In a letter to U.N. chief Antonio Guterres, seen by The Associated Press ahead of Thursday's U.N. Security Council meeting on the crisis, Debretsion Gebremichael said the Tigray side requires an impartial mediator, among other conditions.


But he warned that the African Union, whose headquarters are in Ethiopia, "cannot provide any solution to the war" that the continental body "endorsed" early in the fighting. That complicates the AU initiative announced Thursday to appoint former Nigerian President Olusegun Obasanjo as its special representative to the Horn of Africa.


The prospect for talks between Ethiopia's government and the Tigray leadership, who dominated the national government for 27 years before Prime Minister Abiy Ahmed took office, remains deeply challenging. Ethiopia's government earlier this year declared the Tigray People's Liberation Front a terrorist group, and the United States told Thursday's meeting that the government has "not responded positively" to calls for talks.


Meanwhile, the conflict has spread in recent weeks into Ethiopia's Amhara and Afar regions, displacing hundreds of thousands of people, while Abiy's government has called all able citizens to war, urging them to stop the Tigray forces "once and for all." The heated rhetoric on both sides has led to growing international calls for an immediate ceasefire.


The further the resurgent Tigray forces advance outside the Tigray region, "the greater the harm" to the ethnic Tigrayans for whom they act, Kenyan Ambassador Martin Kimani told the Security Council meeting, while urging Ethiopia to be prepared to lift the terror designation. He also encouraged the African Union to step up.

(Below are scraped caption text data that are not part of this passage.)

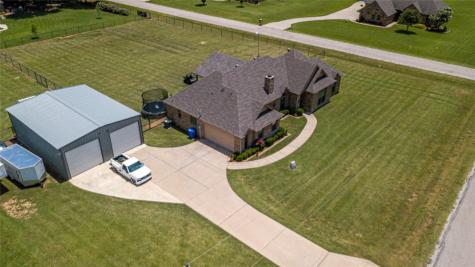 100 Brynns Court Weatherford TX 76087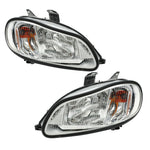 For Freightliner M2 M-2 100 106 112 2002-2016 Headlight Pair Left & Right Side F1 RACING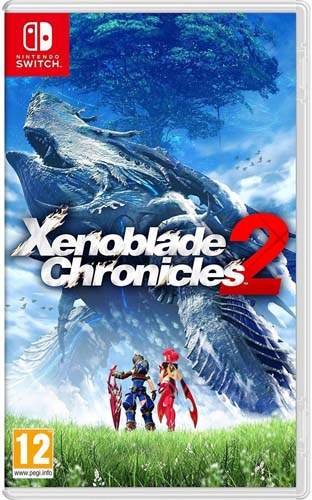 Xenoblade Chronicles 2 (UK4)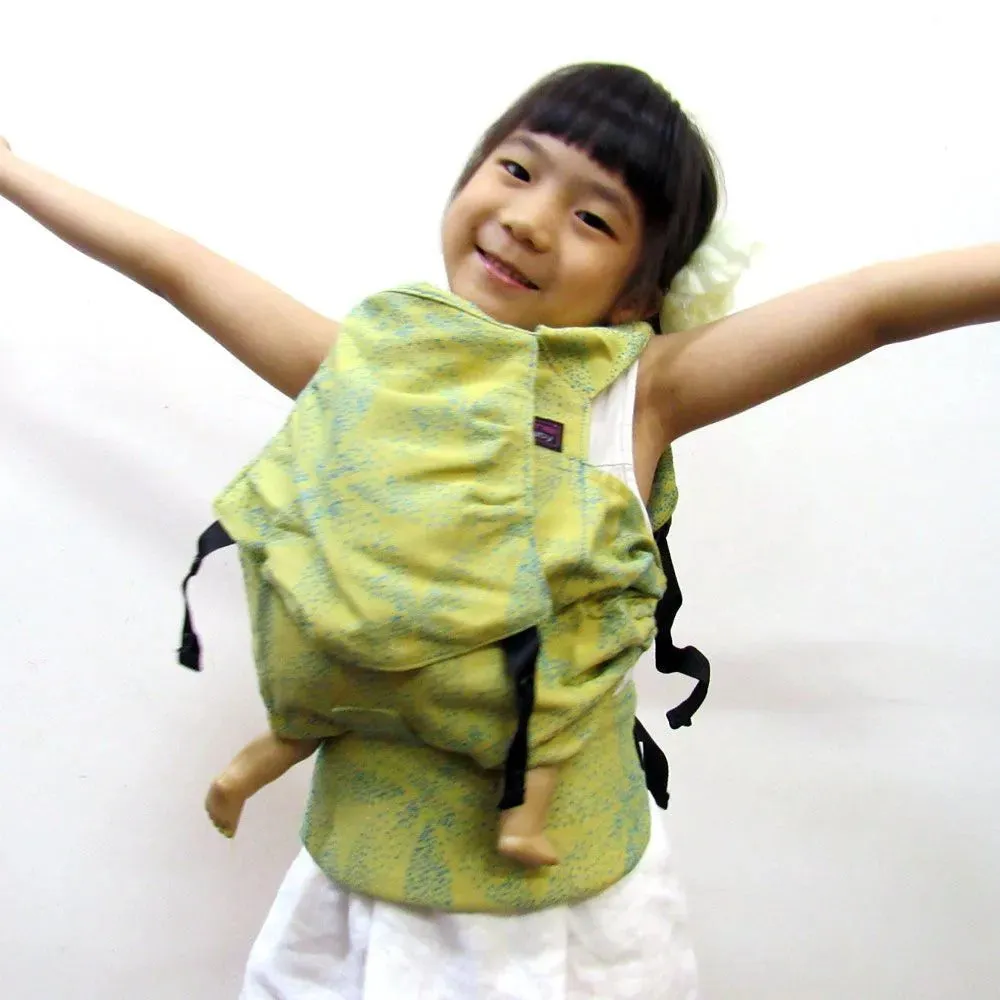 Emeibaby Wrap Conversion Doll Carrier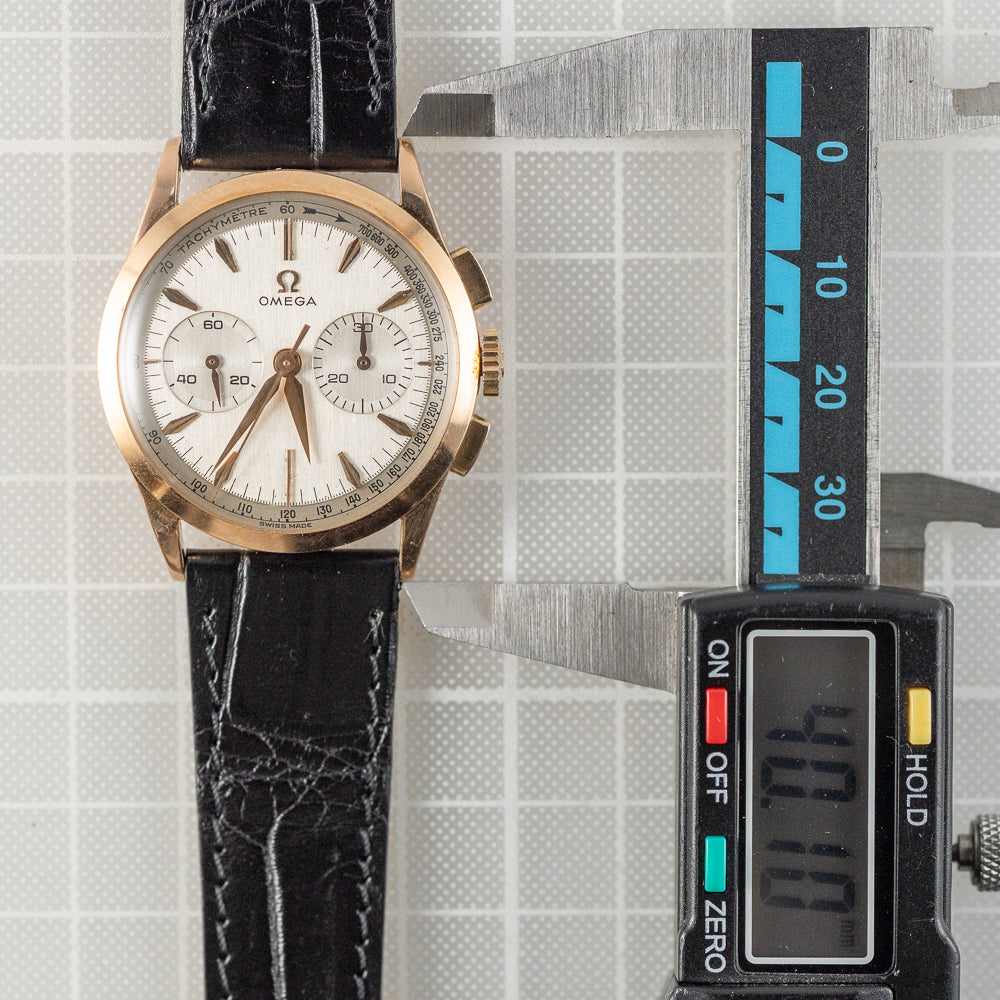 OMEGA Ref.OT 2872 / BB 101.002 Cal.320 18K Rose Gold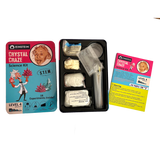 Einstein Science Lab - Crystal Craze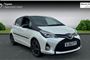 2016 Toyota Yaris 1.33 VVT-i Design 5dr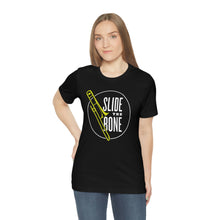Load image into Gallery viewer, SLIDE THE BONE T-SHIRT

What began as a political falling-out now threatens to destabilize Africa's second most populous country, while abuses have been committed by all sides in the mix of armed groups that include those from neighboring Eritrea.


The world's worst hunger crisis in a decade continues to worsen.


Guterres at Thursday's meeting criticized the "de facto humanitarian blockade" of the Tigray region of 6 million people, with food warehouses there now empty, and the United States warned that "if these impediments continue, large numbers of people will starve to death."


"With sadness and disbelief, we are once again discussing the possibility of a manmade famine in Tigray," Norway's Deputy Ambassador Trine Heimerback said, referring to Ethiopia's catastrophic starvation crisis in the 1980s.


"The aim is to exterminate Tigrayans by starving them to death," Debretsion's letter asserted.


Ethiopian Ambassador Taye Atske Selassie told the meeting that his country is improving the process for the delivery of aid. Ethiopia's government has accused Tigray forces of looting and impeding the delivery of aid.


"The TPLF is standing between Ethiopia and peace," he said, accusing it of being "bent on destabilizing" the country of 110 million people. "We are open to working with all well-intentioned partners," he added.


The war that began in November has affected all Ethiopians and "has already drained over a billion dollars from the country's coffers," Guterres said.


But the Security Council appears largely powerfewer to take significant action on the crisis, as permanent member China expressed its opposition to external interference in Ethiopia's affairs. Both China and Russia warned that sanctions by individual countries, as the U.S. imposed this week against the chief of staff of Eritrea's defense forces, would only worsen the conflict.